::: Records supplied :::

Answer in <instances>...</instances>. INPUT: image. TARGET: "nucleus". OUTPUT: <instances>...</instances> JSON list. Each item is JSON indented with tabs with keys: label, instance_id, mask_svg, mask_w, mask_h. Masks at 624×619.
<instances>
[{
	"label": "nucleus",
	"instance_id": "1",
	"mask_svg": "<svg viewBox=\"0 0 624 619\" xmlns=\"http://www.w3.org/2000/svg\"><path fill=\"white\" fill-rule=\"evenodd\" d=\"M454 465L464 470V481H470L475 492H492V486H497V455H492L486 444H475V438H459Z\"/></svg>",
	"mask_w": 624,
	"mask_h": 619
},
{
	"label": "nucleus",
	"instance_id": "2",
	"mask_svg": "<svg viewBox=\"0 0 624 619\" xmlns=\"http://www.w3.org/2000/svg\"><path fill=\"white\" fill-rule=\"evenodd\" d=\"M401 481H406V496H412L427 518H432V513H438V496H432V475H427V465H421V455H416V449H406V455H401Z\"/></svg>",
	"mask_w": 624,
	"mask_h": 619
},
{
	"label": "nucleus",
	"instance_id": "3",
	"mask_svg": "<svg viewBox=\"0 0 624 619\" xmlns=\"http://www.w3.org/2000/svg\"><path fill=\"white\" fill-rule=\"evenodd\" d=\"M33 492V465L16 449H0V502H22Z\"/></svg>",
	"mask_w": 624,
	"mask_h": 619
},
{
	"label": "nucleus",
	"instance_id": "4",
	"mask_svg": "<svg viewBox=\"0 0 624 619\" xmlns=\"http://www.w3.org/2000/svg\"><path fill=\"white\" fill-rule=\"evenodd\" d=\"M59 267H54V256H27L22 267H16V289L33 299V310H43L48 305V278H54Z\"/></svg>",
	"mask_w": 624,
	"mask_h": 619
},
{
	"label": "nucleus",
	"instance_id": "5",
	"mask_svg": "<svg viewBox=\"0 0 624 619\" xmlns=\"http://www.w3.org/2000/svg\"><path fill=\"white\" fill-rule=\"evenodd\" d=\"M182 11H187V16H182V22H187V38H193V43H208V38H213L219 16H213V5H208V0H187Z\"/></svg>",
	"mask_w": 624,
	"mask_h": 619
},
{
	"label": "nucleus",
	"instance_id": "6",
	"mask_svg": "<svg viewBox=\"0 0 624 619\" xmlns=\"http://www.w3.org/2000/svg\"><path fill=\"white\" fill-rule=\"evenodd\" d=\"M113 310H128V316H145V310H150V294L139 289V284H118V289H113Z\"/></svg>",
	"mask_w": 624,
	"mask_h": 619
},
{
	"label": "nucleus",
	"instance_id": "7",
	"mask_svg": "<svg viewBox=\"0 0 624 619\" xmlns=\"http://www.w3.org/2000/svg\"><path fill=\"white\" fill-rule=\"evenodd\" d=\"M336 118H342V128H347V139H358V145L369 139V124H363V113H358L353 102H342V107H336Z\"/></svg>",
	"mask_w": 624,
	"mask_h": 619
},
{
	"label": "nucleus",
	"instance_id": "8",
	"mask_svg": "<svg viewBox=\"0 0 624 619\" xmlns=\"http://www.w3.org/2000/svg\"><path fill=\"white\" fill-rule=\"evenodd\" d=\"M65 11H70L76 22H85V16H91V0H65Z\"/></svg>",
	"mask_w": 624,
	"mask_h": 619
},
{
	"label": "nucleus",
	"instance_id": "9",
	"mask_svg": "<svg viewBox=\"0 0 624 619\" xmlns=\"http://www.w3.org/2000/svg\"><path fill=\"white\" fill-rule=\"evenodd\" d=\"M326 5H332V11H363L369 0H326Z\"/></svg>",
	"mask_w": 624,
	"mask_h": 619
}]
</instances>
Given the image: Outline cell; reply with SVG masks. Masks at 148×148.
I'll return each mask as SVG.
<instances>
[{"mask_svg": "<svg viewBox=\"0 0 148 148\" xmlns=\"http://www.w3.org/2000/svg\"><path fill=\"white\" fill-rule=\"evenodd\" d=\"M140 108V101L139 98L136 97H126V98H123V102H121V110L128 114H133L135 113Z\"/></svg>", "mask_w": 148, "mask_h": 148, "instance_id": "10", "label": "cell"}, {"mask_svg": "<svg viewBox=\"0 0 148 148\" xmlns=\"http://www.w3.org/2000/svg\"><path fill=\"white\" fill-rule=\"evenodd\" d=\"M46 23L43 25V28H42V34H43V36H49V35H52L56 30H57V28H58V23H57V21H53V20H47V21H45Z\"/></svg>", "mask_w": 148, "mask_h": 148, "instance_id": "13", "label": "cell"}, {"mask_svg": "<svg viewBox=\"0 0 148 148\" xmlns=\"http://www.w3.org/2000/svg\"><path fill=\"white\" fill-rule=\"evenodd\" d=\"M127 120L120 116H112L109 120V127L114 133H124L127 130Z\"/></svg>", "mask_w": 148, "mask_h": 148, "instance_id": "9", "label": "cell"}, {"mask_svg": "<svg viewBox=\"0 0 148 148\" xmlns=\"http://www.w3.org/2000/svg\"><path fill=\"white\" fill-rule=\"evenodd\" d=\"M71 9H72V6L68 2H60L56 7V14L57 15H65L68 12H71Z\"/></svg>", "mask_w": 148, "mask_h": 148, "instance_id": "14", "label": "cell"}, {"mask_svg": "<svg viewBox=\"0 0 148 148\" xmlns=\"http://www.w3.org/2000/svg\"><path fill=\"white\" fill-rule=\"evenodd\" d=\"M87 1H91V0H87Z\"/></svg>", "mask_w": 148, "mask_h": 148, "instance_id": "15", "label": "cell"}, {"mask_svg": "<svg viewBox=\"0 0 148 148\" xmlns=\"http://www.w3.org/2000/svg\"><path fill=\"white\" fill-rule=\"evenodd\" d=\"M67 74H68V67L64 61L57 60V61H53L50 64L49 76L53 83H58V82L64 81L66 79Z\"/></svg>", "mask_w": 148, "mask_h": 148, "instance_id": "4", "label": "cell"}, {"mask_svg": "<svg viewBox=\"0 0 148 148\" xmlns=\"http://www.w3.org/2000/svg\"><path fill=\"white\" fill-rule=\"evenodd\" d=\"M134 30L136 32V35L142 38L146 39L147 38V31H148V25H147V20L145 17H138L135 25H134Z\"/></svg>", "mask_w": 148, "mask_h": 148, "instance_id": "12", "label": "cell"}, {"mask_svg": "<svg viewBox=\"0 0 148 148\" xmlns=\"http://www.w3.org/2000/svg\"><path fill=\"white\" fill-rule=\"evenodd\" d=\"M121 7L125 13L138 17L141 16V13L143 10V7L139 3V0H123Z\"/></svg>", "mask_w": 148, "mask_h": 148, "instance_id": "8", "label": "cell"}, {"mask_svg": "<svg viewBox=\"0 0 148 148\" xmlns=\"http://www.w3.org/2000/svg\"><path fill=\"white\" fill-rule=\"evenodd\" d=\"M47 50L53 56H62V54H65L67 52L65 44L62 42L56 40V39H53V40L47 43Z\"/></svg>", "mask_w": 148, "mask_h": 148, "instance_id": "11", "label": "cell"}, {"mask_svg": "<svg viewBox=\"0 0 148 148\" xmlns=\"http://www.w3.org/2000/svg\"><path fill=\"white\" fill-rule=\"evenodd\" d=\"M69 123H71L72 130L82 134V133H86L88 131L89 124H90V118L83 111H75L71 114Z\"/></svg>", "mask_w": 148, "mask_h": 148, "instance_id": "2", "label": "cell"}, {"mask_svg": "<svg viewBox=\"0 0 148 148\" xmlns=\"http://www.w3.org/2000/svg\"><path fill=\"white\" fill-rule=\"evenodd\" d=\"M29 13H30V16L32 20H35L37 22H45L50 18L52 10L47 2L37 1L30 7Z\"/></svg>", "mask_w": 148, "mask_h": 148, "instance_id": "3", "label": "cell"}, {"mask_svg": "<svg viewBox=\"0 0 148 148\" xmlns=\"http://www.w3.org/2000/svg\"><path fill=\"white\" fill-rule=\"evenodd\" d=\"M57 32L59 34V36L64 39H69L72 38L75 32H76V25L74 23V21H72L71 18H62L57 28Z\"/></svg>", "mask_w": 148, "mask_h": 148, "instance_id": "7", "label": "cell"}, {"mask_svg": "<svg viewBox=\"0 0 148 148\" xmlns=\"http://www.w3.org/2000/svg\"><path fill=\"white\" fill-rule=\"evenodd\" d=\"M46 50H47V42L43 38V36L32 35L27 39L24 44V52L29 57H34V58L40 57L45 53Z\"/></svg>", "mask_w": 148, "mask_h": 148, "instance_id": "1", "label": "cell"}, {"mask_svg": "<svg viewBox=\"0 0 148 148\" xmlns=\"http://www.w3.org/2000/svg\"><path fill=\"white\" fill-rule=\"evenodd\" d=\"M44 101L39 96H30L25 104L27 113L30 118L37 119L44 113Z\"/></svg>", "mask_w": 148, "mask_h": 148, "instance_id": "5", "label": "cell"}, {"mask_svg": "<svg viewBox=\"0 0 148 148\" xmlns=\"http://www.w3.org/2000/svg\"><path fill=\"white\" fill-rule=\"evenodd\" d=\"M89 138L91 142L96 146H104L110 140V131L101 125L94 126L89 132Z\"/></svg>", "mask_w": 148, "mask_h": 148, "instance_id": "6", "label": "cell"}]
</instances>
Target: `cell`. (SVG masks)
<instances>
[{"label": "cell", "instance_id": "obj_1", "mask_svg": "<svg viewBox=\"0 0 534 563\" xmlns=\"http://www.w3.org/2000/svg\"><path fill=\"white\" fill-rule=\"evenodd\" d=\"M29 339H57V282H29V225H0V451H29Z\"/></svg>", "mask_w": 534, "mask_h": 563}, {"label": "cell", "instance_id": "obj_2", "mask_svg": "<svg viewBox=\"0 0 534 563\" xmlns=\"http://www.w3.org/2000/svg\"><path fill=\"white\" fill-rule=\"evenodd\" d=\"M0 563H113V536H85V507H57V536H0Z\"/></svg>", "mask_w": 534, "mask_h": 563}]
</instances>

:::

[Work to do] Pull out each line in the rows above that contains the string "with". Matching is case-sensitive.

[Task response]
Answer in <instances>...</instances>. INPUT: image. TARGET: "nucleus". OUTPUT: <instances>...</instances> JSON list. Each item is JSON indented with tabs with keys: label, instance_id, mask_svg, mask_w, mask_h. Masks at 624×619.
Given the image: Outline cell; reply with SVG masks. Masks at 148×148.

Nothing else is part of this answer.